Publié par Abbé Alain René Arbez le 28 mars 2015

lavement-des-pieds

Evangile de Jean 13.1

L’évangile de Jean est plein de paradoxes : c’est l’évangile qui a le plus médité sur le mystère du salut, sur le rôle de Jésus comme expression sur terre de l’amour divin…Mais le récit qui nous parle le plus d’amour est aussi celui qui nous parle de commandements, ce n’est donc pas un amour abstrait dont il est question, mais un comportement aimant jusque dans les détails de la vie quotidienne.

Nous en avons un magnifique exemple le jeudi saint, avec l’évangile du lavement des pieds comme illustration de l’eucharistie.

Il n’y a pas de récit de l’institution eucharistique (la todah) dans le 4ème évangile, mais il y a la mise en valeur de ce geste surprenant que Jésus a tenu à associer au rituel de la Pâque et au mémorial du don de sa vie pour nous.

Jésus enseigne à ses disciples le service fraternel comme prolongement de la prière d’action de grâces à Dieu ! Jésus ne crée pas une nouvelle religion avec ses rites et son domaine sacral. Il donne sa dimension à la tradition biblique qui est la sienne en soulignant l’importance du geste bienveillant envers les autres…

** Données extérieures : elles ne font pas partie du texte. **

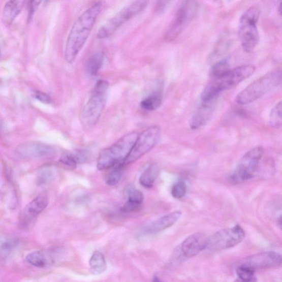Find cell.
I'll use <instances>...</instances> for the list:
<instances>
[{"label":"cell","mask_w":282,"mask_h":282,"mask_svg":"<svg viewBox=\"0 0 282 282\" xmlns=\"http://www.w3.org/2000/svg\"><path fill=\"white\" fill-rule=\"evenodd\" d=\"M103 3L98 1L77 18L69 35L65 50L66 61L73 64L92 30L102 11Z\"/></svg>","instance_id":"6da1fadb"},{"label":"cell","mask_w":282,"mask_h":282,"mask_svg":"<svg viewBox=\"0 0 282 282\" xmlns=\"http://www.w3.org/2000/svg\"><path fill=\"white\" fill-rule=\"evenodd\" d=\"M109 82L104 80L98 81L91 91L88 101L80 113V121L85 128L96 126L106 107Z\"/></svg>","instance_id":"7a4b0ae2"},{"label":"cell","mask_w":282,"mask_h":282,"mask_svg":"<svg viewBox=\"0 0 282 282\" xmlns=\"http://www.w3.org/2000/svg\"><path fill=\"white\" fill-rule=\"evenodd\" d=\"M139 136L137 132L123 135L112 145L105 149L98 157L97 168L106 170L122 163L132 149Z\"/></svg>","instance_id":"3957f363"},{"label":"cell","mask_w":282,"mask_h":282,"mask_svg":"<svg viewBox=\"0 0 282 282\" xmlns=\"http://www.w3.org/2000/svg\"><path fill=\"white\" fill-rule=\"evenodd\" d=\"M281 83V71H271L260 77L241 91L236 97L235 101L240 105L250 104L279 86Z\"/></svg>","instance_id":"277c9868"},{"label":"cell","mask_w":282,"mask_h":282,"mask_svg":"<svg viewBox=\"0 0 282 282\" xmlns=\"http://www.w3.org/2000/svg\"><path fill=\"white\" fill-rule=\"evenodd\" d=\"M264 153L265 149L261 146L248 150L242 156L237 167L229 175V181L235 185L253 178Z\"/></svg>","instance_id":"5b68a950"},{"label":"cell","mask_w":282,"mask_h":282,"mask_svg":"<svg viewBox=\"0 0 282 282\" xmlns=\"http://www.w3.org/2000/svg\"><path fill=\"white\" fill-rule=\"evenodd\" d=\"M260 15L257 8L247 10L240 19L239 36L244 50L251 52L257 47L259 41V34L257 28Z\"/></svg>","instance_id":"8992f818"},{"label":"cell","mask_w":282,"mask_h":282,"mask_svg":"<svg viewBox=\"0 0 282 282\" xmlns=\"http://www.w3.org/2000/svg\"><path fill=\"white\" fill-rule=\"evenodd\" d=\"M149 0H135L119 12H118L98 30L97 37L100 39H106L115 32L124 23L145 10Z\"/></svg>","instance_id":"52a82bcc"},{"label":"cell","mask_w":282,"mask_h":282,"mask_svg":"<svg viewBox=\"0 0 282 282\" xmlns=\"http://www.w3.org/2000/svg\"><path fill=\"white\" fill-rule=\"evenodd\" d=\"M255 67L252 65H245L229 69L222 76L212 79L206 86L211 93L219 96L222 91L231 89L251 76L255 71Z\"/></svg>","instance_id":"ba28073f"},{"label":"cell","mask_w":282,"mask_h":282,"mask_svg":"<svg viewBox=\"0 0 282 282\" xmlns=\"http://www.w3.org/2000/svg\"><path fill=\"white\" fill-rule=\"evenodd\" d=\"M161 136V130L158 126H151L138 136L130 153L123 165L127 166L141 158L150 151L158 143Z\"/></svg>","instance_id":"9c48e42d"},{"label":"cell","mask_w":282,"mask_h":282,"mask_svg":"<svg viewBox=\"0 0 282 282\" xmlns=\"http://www.w3.org/2000/svg\"><path fill=\"white\" fill-rule=\"evenodd\" d=\"M245 232L239 225L222 229L208 238L207 248L212 251H220L238 245L243 240Z\"/></svg>","instance_id":"30bf717a"},{"label":"cell","mask_w":282,"mask_h":282,"mask_svg":"<svg viewBox=\"0 0 282 282\" xmlns=\"http://www.w3.org/2000/svg\"><path fill=\"white\" fill-rule=\"evenodd\" d=\"M196 11V5L192 2L186 0L177 12L175 21L167 33L166 39L167 41H173L179 36L194 18Z\"/></svg>","instance_id":"8fae6325"},{"label":"cell","mask_w":282,"mask_h":282,"mask_svg":"<svg viewBox=\"0 0 282 282\" xmlns=\"http://www.w3.org/2000/svg\"><path fill=\"white\" fill-rule=\"evenodd\" d=\"M281 264L280 254L273 252H268L250 256L242 260L240 265L250 267L256 271L278 267Z\"/></svg>","instance_id":"7c38bea8"},{"label":"cell","mask_w":282,"mask_h":282,"mask_svg":"<svg viewBox=\"0 0 282 282\" xmlns=\"http://www.w3.org/2000/svg\"><path fill=\"white\" fill-rule=\"evenodd\" d=\"M18 153L27 159H50L55 154V150L50 146L37 142L23 144L18 149Z\"/></svg>","instance_id":"4fadbf2b"},{"label":"cell","mask_w":282,"mask_h":282,"mask_svg":"<svg viewBox=\"0 0 282 282\" xmlns=\"http://www.w3.org/2000/svg\"><path fill=\"white\" fill-rule=\"evenodd\" d=\"M208 238L203 233H195L189 236L181 245V250L184 257L192 258L207 248Z\"/></svg>","instance_id":"5bb4252c"},{"label":"cell","mask_w":282,"mask_h":282,"mask_svg":"<svg viewBox=\"0 0 282 282\" xmlns=\"http://www.w3.org/2000/svg\"><path fill=\"white\" fill-rule=\"evenodd\" d=\"M60 250L36 251L29 253L26 260L33 266L39 268L49 267L55 264L61 255Z\"/></svg>","instance_id":"9a60e30c"},{"label":"cell","mask_w":282,"mask_h":282,"mask_svg":"<svg viewBox=\"0 0 282 282\" xmlns=\"http://www.w3.org/2000/svg\"><path fill=\"white\" fill-rule=\"evenodd\" d=\"M180 211H174L150 222L143 227L142 232L145 234L159 233L172 226L181 217Z\"/></svg>","instance_id":"2e32d148"},{"label":"cell","mask_w":282,"mask_h":282,"mask_svg":"<svg viewBox=\"0 0 282 282\" xmlns=\"http://www.w3.org/2000/svg\"><path fill=\"white\" fill-rule=\"evenodd\" d=\"M48 204L49 198L47 195L43 194L37 196L23 210L21 215L22 224H27L42 213Z\"/></svg>","instance_id":"e0dca14e"},{"label":"cell","mask_w":282,"mask_h":282,"mask_svg":"<svg viewBox=\"0 0 282 282\" xmlns=\"http://www.w3.org/2000/svg\"><path fill=\"white\" fill-rule=\"evenodd\" d=\"M216 100L202 102L200 107L194 113L190 121V127L192 130L199 129L205 126L214 110Z\"/></svg>","instance_id":"ac0fdd59"},{"label":"cell","mask_w":282,"mask_h":282,"mask_svg":"<svg viewBox=\"0 0 282 282\" xmlns=\"http://www.w3.org/2000/svg\"><path fill=\"white\" fill-rule=\"evenodd\" d=\"M25 0H9L6 4L3 14L4 23L8 25L14 22L15 19L20 14Z\"/></svg>","instance_id":"d6986e66"},{"label":"cell","mask_w":282,"mask_h":282,"mask_svg":"<svg viewBox=\"0 0 282 282\" xmlns=\"http://www.w3.org/2000/svg\"><path fill=\"white\" fill-rule=\"evenodd\" d=\"M160 169L155 163L150 164L140 178V184L146 188H151L158 178Z\"/></svg>","instance_id":"ffe728a7"},{"label":"cell","mask_w":282,"mask_h":282,"mask_svg":"<svg viewBox=\"0 0 282 282\" xmlns=\"http://www.w3.org/2000/svg\"><path fill=\"white\" fill-rule=\"evenodd\" d=\"M90 271L95 274H101L106 270L107 266L106 258L100 251H95L89 260Z\"/></svg>","instance_id":"44dd1931"},{"label":"cell","mask_w":282,"mask_h":282,"mask_svg":"<svg viewBox=\"0 0 282 282\" xmlns=\"http://www.w3.org/2000/svg\"><path fill=\"white\" fill-rule=\"evenodd\" d=\"M104 55L102 51H97L91 54L86 62V70L91 76H97L103 65Z\"/></svg>","instance_id":"7402d4cb"},{"label":"cell","mask_w":282,"mask_h":282,"mask_svg":"<svg viewBox=\"0 0 282 282\" xmlns=\"http://www.w3.org/2000/svg\"><path fill=\"white\" fill-rule=\"evenodd\" d=\"M162 101V93L157 90L143 100L141 102V107L144 110L154 111L161 107Z\"/></svg>","instance_id":"603a6c76"},{"label":"cell","mask_w":282,"mask_h":282,"mask_svg":"<svg viewBox=\"0 0 282 282\" xmlns=\"http://www.w3.org/2000/svg\"><path fill=\"white\" fill-rule=\"evenodd\" d=\"M124 195L127 198V202L141 206L143 201V195L135 186L133 185L127 186L124 189Z\"/></svg>","instance_id":"cb8c5ba5"},{"label":"cell","mask_w":282,"mask_h":282,"mask_svg":"<svg viewBox=\"0 0 282 282\" xmlns=\"http://www.w3.org/2000/svg\"><path fill=\"white\" fill-rule=\"evenodd\" d=\"M282 104L281 102H278L273 107L270 116V123L271 126L275 129H279L282 123Z\"/></svg>","instance_id":"d4e9b609"},{"label":"cell","mask_w":282,"mask_h":282,"mask_svg":"<svg viewBox=\"0 0 282 282\" xmlns=\"http://www.w3.org/2000/svg\"><path fill=\"white\" fill-rule=\"evenodd\" d=\"M123 167V164L120 163L111 168H113V170H111L106 177V181L108 185L115 186L119 182L121 178Z\"/></svg>","instance_id":"484cf974"},{"label":"cell","mask_w":282,"mask_h":282,"mask_svg":"<svg viewBox=\"0 0 282 282\" xmlns=\"http://www.w3.org/2000/svg\"><path fill=\"white\" fill-rule=\"evenodd\" d=\"M229 70L228 61L226 60H222L212 66L210 69L209 76L211 79H215L225 75Z\"/></svg>","instance_id":"4316f807"},{"label":"cell","mask_w":282,"mask_h":282,"mask_svg":"<svg viewBox=\"0 0 282 282\" xmlns=\"http://www.w3.org/2000/svg\"><path fill=\"white\" fill-rule=\"evenodd\" d=\"M18 245L17 241L13 239L5 240L0 246V258L5 260L9 258Z\"/></svg>","instance_id":"83f0119b"},{"label":"cell","mask_w":282,"mask_h":282,"mask_svg":"<svg viewBox=\"0 0 282 282\" xmlns=\"http://www.w3.org/2000/svg\"><path fill=\"white\" fill-rule=\"evenodd\" d=\"M255 273V271L252 268L244 265H240L237 270L238 277L244 281L250 282L257 280Z\"/></svg>","instance_id":"f1b7e54d"},{"label":"cell","mask_w":282,"mask_h":282,"mask_svg":"<svg viewBox=\"0 0 282 282\" xmlns=\"http://www.w3.org/2000/svg\"><path fill=\"white\" fill-rule=\"evenodd\" d=\"M60 162L71 170L76 169L78 163L75 154L70 152H64L61 155Z\"/></svg>","instance_id":"f546056e"},{"label":"cell","mask_w":282,"mask_h":282,"mask_svg":"<svg viewBox=\"0 0 282 282\" xmlns=\"http://www.w3.org/2000/svg\"><path fill=\"white\" fill-rule=\"evenodd\" d=\"M187 191V186L186 183L183 180H179L176 182L172 189V195L173 198L176 199H180L186 195Z\"/></svg>","instance_id":"4dcf8cb0"},{"label":"cell","mask_w":282,"mask_h":282,"mask_svg":"<svg viewBox=\"0 0 282 282\" xmlns=\"http://www.w3.org/2000/svg\"><path fill=\"white\" fill-rule=\"evenodd\" d=\"M54 172L53 169L50 167H45L39 173L38 182L40 184H45L53 179Z\"/></svg>","instance_id":"1f68e13d"},{"label":"cell","mask_w":282,"mask_h":282,"mask_svg":"<svg viewBox=\"0 0 282 282\" xmlns=\"http://www.w3.org/2000/svg\"><path fill=\"white\" fill-rule=\"evenodd\" d=\"M48 0H29L28 3V18L29 22L32 21L34 18L35 13L42 3L47 2Z\"/></svg>","instance_id":"d6a6232c"},{"label":"cell","mask_w":282,"mask_h":282,"mask_svg":"<svg viewBox=\"0 0 282 282\" xmlns=\"http://www.w3.org/2000/svg\"><path fill=\"white\" fill-rule=\"evenodd\" d=\"M34 96L36 99L43 103L50 104L52 102L51 98L42 91L36 90L34 91Z\"/></svg>","instance_id":"836d02e7"},{"label":"cell","mask_w":282,"mask_h":282,"mask_svg":"<svg viewBox=\"0 0 282 282\" xmlns=\"http://www.w3.org/2000/svg\"><path fill=\"white\" fill-rule=\"evenodd\" d=\"M141 206L135 204V203L127 202L124 203L121 208V211L124 213L136 212L139 210Z\"/></svg>","instance_id":"e575fe53"},{"label":"cell","mask_w":282,"mask_h":282,"mask_svg":"<svg viewBox=\"0 0 282 282\" xmlns=\"http://www.w3.org/2000/svg\"><path fill=\"white\" fill-rule=\"evenodd\" d=\"M171 0H157L156 10L161 13L165 10Z\"/></svg>","instance_id":"d590c367"},{"label":"cell","mask_w":282,"mask_h":282,"mask_svg":"<svg viewBox=\"0 0 282 282\" xmlns=\"http://www.w3.org/2000/svg\"><path fill=\"white\" fill-rule=\"evenodd\" d=\"M229 2H232L233 0H228Z\"/></svg>","instance_id":"8d00e7d4"}]
</instances>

Il a réuni ses disciples pour la commémoration de la Pâque juive, c’est le mémorial pascal. Il va y inscrire son eucharistie, en montrant tablier en mains qu’elle n’est pas que prière à Dieu, mais aussi service des frères… Donc, parce qu’elle est agenouillement devant la grandeur de Dieu qui nous aime, elle est aussi agenouillement devant la dignité de la personne humaine.

Habituellement, des domestiques avaient pour tâche de laver les pieds des convives pour les purifier et les rafraîchir. Lorsque Jésus prend lui-même ce rôle de serviteur et qu’il s’arrête devant Simon Pierre, celui réagit spontanément par un refus. Jésus le remet aussitôt face au sens profond de l’événement qui est en train de se réaliser. Si je ne te lave pas les pieds, tu ne pourras pas prendre part à ce que je suis en train d’accomplir…La libre plongée dans la mort que Jésus va vivre par amour pour une humanité en perte de repères sera comme un baptême purificateur, un éveil des esprits qui ouvrira des chemins d’humanité.

Aussitôt Pierre s’exclame : alors, pas seulement les pieds, mais aussi les mains et la tête…

Cette phrase n’est pas anodine, car elle joue sur plusieurs registres. Dans la littérature biblique, les pieds, les mains, la tête représente plus que les parties organiques du corps humain. Par exemple, le psaume dit : « Qu’ils sont beaux les pieds de ceux qui apportent une bonne nouvelle ! » En effet, l’hébreu, à la différence du grec, ne connaît pas l’abstraction, il est concret, incarné, mais en même temps il dit beaucoup plus. Quelqu’un qui veut saluer le bon sens de Jésus en pensant : « ta mère a de la chance d’avoir un fils comme toi » lui dit : « heureuses les mamelles qui t’ont allaité ! »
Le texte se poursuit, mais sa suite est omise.